EDEBİYAT KÖYÜ
Hafiften kar serpiştiriyordu. Karın çağrıştırdığı kötü dizeler geçiyor aklımdan nedense. Lanet okuyorum kör şeytana. Uzaklaşıyor benden, rahatladığımı hissediyorum. Uçuşan beyaz kelebekleri izlemeyi sürdürüyorum. Kelebek diyorum, çünkü kelebek gibi kısa ömürlüydü bu kar tanecikleri. Daha yere konmadan eriyor, yağmura dönüşüyordu.

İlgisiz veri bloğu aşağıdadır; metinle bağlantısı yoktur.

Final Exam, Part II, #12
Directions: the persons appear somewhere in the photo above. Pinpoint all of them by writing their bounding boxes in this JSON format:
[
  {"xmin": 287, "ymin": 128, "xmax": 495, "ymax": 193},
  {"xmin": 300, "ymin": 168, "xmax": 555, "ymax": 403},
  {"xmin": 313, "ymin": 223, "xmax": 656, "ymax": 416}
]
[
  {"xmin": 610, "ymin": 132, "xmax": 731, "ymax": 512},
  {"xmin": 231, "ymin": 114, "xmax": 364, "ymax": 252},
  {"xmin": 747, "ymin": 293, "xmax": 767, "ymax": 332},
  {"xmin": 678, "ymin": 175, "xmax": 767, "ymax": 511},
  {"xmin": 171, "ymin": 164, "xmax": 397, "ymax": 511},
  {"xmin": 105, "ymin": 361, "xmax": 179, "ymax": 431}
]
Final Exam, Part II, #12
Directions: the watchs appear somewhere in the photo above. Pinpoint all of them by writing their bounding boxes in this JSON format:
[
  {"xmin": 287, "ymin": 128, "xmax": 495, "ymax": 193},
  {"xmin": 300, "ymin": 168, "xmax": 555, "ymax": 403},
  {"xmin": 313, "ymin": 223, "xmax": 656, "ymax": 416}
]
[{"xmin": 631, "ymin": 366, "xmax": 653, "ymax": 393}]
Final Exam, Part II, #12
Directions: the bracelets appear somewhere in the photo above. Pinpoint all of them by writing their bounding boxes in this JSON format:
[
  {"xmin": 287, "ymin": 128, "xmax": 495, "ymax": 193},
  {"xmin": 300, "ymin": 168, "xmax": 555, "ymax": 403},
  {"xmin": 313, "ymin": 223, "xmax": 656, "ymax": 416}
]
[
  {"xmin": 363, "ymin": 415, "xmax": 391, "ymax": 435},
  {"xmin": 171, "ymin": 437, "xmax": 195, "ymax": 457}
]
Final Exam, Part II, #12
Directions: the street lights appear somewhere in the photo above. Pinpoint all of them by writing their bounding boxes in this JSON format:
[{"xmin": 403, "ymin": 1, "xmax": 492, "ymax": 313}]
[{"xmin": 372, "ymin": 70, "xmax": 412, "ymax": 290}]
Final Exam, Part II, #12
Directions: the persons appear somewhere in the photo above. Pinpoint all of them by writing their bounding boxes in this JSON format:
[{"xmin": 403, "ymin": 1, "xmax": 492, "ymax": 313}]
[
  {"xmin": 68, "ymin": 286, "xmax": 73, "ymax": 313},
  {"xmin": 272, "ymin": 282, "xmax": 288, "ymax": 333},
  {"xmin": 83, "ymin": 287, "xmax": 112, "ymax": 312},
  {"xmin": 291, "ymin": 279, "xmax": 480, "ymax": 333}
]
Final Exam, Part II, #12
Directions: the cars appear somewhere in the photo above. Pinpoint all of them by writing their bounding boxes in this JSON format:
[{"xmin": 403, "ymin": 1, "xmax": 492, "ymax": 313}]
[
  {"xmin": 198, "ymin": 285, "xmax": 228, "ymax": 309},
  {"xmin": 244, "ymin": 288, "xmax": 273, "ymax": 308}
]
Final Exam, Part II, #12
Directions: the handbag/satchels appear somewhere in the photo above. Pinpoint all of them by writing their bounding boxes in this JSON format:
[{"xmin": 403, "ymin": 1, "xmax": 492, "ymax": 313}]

Asırlık sedir ağaçlarıyla çevrili mekânda oturacak yer bulmak mümkün değildi. Kuru pastasını, hediğini, sıkmasını, böreğini; çayını ya da sütünü alan terasa çıkıyor, hafiften serpiştiren karı seyre dalıyordu. Kimi bu romantik ortamı ölümsüzleştirmek için fotoğraf çekiyor, kimi de koyu bir sohbetin içinde kayboluyordu. Geniş salonun orta yerinde devasa bir odun sobası gürül gürül yanıyordu. Sobanın üstünde koca bir tencerede fokurdayan sütün başındaki kalabalık da tenceredeki süt de hiç eksilmedi. Arka taraftaki çay ocağındaki emekçi kadın ise doldurduğu bardak sayısının hesabını tutsaydı, kesinlikle Guinness Rekorlar Kitabı'na girerdi.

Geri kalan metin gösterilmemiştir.